Given request:
Print the entries word for word, beginning at the line that contains "How much distance exists" and continuing through the end of the entries, with both ends included.

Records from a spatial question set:
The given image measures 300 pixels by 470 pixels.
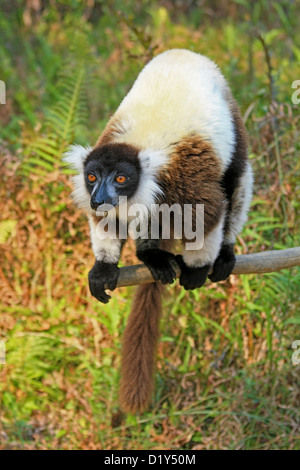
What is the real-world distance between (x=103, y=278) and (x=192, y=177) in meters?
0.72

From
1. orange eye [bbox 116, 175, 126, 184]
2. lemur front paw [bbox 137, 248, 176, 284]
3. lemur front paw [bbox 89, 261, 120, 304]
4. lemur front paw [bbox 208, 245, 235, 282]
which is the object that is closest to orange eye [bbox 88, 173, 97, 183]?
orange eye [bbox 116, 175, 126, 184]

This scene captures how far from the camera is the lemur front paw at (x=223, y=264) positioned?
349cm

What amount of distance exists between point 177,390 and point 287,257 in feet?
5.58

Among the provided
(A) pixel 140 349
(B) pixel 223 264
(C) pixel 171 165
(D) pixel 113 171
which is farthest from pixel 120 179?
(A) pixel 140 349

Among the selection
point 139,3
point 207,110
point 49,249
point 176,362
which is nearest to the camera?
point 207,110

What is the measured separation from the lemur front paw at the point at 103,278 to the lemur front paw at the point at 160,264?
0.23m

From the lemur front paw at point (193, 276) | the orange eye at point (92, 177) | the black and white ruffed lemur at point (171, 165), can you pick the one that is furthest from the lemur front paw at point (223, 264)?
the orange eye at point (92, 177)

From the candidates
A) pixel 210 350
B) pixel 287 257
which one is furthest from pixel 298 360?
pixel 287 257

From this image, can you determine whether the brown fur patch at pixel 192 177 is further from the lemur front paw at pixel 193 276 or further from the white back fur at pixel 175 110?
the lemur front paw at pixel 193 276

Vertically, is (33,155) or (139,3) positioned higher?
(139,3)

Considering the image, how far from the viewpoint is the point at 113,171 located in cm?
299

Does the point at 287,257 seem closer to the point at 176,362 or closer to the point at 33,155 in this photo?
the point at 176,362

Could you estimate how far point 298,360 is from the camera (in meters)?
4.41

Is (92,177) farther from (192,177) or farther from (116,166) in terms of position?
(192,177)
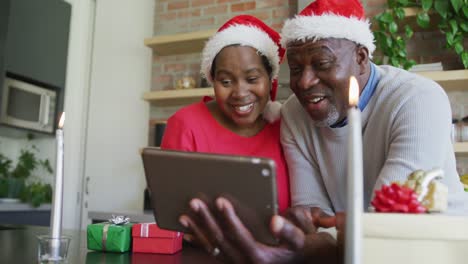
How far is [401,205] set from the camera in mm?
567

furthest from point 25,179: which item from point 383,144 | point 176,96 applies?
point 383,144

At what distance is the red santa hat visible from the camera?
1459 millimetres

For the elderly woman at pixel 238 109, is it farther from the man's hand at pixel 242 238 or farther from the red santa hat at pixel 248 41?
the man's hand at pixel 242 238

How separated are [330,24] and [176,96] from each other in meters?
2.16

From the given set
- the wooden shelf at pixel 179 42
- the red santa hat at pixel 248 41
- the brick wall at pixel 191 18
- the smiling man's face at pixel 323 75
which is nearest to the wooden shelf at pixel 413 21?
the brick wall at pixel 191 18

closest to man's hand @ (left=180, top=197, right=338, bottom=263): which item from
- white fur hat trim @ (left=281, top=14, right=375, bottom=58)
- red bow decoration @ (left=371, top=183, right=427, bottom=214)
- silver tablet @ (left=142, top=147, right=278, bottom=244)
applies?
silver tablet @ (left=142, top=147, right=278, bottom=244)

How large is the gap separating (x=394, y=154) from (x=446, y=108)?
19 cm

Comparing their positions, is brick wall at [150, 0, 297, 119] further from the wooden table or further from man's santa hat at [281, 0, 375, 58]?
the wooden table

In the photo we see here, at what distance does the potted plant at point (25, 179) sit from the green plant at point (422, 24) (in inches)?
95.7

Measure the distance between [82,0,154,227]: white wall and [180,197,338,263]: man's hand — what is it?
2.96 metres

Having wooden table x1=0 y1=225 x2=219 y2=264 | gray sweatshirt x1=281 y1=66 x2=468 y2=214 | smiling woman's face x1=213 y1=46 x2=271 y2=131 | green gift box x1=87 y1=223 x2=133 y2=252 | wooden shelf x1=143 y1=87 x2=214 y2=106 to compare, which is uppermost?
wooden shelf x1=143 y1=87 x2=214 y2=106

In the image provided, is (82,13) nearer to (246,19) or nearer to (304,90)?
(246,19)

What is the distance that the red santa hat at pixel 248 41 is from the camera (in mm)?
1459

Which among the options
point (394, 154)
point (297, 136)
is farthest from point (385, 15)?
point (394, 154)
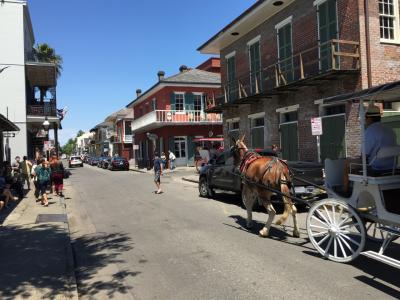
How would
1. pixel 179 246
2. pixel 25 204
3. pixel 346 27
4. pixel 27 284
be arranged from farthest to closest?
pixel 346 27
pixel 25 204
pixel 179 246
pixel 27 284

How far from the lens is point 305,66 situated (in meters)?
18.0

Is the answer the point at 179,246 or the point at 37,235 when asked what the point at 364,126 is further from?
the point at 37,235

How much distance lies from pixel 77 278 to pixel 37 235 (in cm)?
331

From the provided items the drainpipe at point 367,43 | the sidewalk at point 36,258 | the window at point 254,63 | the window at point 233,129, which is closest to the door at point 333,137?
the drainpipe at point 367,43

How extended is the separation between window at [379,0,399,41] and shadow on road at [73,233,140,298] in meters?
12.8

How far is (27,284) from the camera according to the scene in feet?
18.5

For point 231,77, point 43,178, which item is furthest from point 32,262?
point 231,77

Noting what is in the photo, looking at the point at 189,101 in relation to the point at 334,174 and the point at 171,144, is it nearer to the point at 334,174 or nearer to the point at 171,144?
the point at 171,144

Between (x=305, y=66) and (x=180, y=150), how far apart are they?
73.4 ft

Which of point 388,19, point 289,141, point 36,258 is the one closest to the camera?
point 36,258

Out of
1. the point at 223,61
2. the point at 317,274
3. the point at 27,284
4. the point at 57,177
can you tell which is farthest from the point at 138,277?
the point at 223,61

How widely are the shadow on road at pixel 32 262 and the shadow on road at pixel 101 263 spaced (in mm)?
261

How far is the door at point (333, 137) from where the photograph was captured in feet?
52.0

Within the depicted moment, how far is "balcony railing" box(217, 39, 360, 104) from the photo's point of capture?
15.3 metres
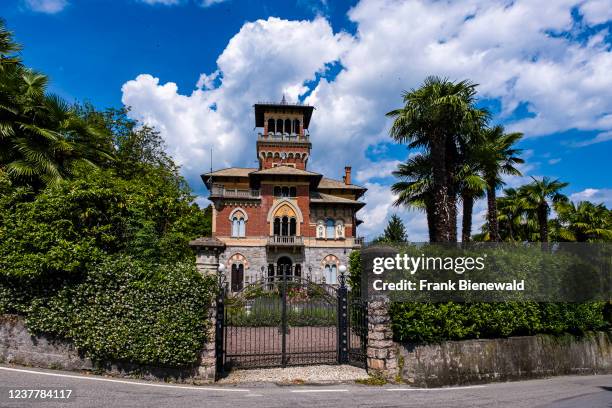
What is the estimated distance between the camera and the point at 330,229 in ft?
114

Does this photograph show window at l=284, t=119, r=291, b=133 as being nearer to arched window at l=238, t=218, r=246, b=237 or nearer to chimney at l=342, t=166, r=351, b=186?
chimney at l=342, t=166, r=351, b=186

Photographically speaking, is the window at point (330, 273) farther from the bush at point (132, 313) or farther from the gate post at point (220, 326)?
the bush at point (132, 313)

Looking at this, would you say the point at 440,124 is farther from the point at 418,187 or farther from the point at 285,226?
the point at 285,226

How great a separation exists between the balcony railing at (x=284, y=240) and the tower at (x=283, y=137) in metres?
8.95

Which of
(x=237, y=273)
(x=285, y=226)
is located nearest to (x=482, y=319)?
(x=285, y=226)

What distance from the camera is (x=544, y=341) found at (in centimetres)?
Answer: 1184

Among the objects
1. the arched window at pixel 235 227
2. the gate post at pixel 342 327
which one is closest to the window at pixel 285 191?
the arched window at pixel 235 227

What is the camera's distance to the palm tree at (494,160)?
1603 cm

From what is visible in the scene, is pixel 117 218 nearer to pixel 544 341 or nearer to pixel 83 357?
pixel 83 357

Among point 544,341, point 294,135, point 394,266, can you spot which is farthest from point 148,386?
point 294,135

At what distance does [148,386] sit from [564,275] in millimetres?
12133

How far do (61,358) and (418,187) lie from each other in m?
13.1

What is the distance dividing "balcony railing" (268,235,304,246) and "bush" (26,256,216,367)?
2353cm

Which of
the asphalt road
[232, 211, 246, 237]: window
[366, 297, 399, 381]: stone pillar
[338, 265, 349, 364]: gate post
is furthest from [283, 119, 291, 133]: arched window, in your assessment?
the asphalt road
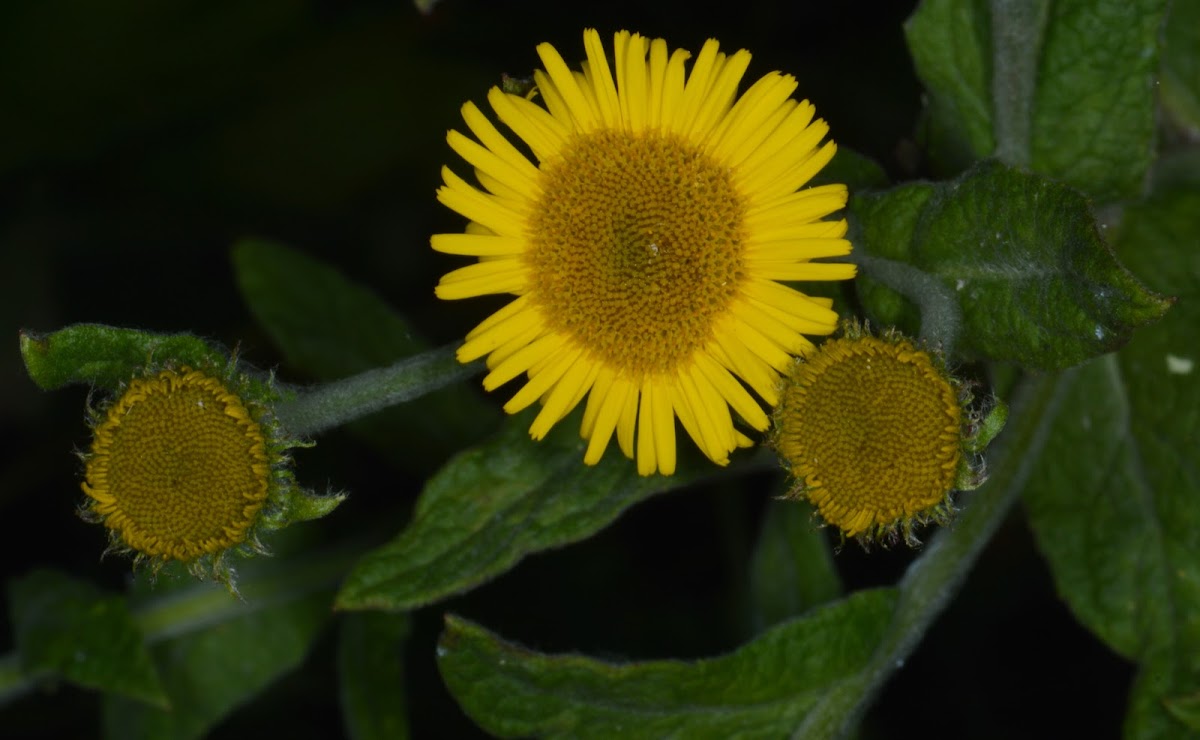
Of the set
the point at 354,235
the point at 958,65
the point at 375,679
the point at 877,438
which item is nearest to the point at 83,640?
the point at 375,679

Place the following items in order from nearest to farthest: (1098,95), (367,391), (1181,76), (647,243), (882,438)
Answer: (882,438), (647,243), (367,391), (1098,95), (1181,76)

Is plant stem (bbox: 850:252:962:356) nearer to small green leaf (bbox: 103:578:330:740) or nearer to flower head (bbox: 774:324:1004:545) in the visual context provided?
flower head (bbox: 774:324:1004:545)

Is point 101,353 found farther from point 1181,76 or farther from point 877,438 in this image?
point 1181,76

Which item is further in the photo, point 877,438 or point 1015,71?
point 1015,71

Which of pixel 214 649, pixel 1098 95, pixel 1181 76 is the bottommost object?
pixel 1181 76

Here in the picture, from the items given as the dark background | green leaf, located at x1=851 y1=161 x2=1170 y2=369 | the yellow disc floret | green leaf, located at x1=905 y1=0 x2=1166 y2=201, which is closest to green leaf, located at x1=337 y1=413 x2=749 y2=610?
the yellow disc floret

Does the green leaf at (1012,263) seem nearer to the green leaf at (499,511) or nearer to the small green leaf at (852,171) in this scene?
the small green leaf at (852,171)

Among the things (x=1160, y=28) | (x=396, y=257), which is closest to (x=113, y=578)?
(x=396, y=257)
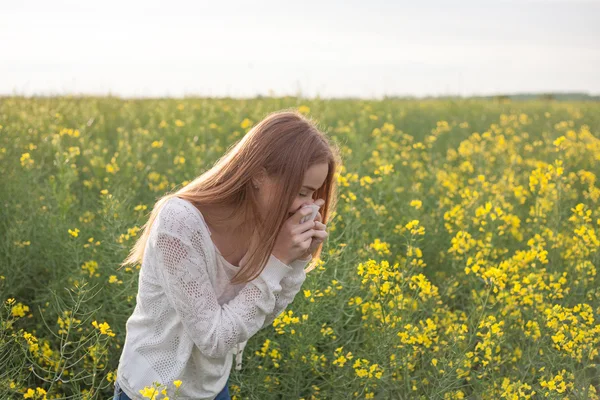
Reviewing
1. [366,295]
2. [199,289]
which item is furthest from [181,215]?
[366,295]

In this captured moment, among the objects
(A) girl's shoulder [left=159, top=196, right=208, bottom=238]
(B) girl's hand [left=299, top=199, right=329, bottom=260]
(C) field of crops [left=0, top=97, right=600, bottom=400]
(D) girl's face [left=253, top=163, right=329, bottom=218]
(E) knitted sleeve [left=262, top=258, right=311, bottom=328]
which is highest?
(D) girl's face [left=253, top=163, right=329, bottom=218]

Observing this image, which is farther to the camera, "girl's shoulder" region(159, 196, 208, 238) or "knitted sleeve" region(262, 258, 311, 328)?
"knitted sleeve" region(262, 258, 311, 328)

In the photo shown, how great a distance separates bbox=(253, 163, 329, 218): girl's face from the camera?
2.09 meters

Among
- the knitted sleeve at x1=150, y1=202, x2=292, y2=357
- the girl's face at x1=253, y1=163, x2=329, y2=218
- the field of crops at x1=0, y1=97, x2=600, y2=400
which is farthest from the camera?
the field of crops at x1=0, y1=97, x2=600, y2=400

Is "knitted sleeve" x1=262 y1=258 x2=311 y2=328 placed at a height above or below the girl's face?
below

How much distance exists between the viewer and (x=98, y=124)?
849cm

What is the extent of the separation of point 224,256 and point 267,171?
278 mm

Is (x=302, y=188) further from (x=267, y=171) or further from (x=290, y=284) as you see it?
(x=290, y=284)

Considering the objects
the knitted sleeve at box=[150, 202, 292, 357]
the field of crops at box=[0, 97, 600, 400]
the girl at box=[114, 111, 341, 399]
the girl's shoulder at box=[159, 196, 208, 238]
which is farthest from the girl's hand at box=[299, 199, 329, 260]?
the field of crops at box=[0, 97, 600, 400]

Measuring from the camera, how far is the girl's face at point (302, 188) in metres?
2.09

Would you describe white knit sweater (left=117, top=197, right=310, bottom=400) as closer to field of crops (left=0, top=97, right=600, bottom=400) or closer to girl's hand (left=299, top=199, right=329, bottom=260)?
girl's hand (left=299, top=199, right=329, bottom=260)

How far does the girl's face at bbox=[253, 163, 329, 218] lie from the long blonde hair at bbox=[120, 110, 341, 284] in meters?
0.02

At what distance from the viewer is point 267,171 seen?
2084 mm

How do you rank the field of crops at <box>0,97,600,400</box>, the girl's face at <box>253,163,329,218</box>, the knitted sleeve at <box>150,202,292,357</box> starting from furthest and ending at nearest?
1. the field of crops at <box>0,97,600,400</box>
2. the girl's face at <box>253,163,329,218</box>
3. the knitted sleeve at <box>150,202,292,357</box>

Answer to the task:
How much distance exists between the viewer and (x=98, y=124)?
849cm

What is the extent of the separation of point 224,256 and point 267,171?
278 mm

Is (x=302, y=188) further from (x=267, y=171) or further from (x=290, y=284) as you see it?
(x=290, y=284)

Considering the objects
the knitted sleeve at box=[150, 202, 292, 357]
the field of crops at box=[0, 97, 600, 400]
the girl at box=[114, 111, 341, 399]
the girl's shoulder at box=[159, 196, 208, 238]
which is farthest from the girl's hand at box=[299, 199, 329, 260]?
the field of crops at box=[0, 97, 600, 400]

Measuring from the camera, how far is the girl's face at point (302, 188) in metres?
2.09

Would you describe white knit sweater (left=117, top=197, right=310, bottom=400) as closer to field of crops (left=0, top=97, right=600, bottom=400) or closer to girl's hand (left=299, top=199, right=329, bottom=260)?
girl's hand (left=299, top=199, right=329, bottom=260)

How far does the girl's face at bbox=[253, 163, 329, 218] lie from the long blonde hair at bbox=[120, 110, 341, 284] in meters?
0.02

At what distance from the viewer is point 267,171 seen?
2084 mm

How do you rank the field of crops at <box>0,97,600,400</box>, the girl's face at <box>253,163,329,218</box>, the knitted sleeve at <box>150,202,292,357</box> starting from furthest and ending at nearest?
1. the field of crops at <box>0,97,600,400</box>
2. the girl's face at <box>253,163,329,218</box>
3. the knitted sleeve at <box>150,202,292,357</box>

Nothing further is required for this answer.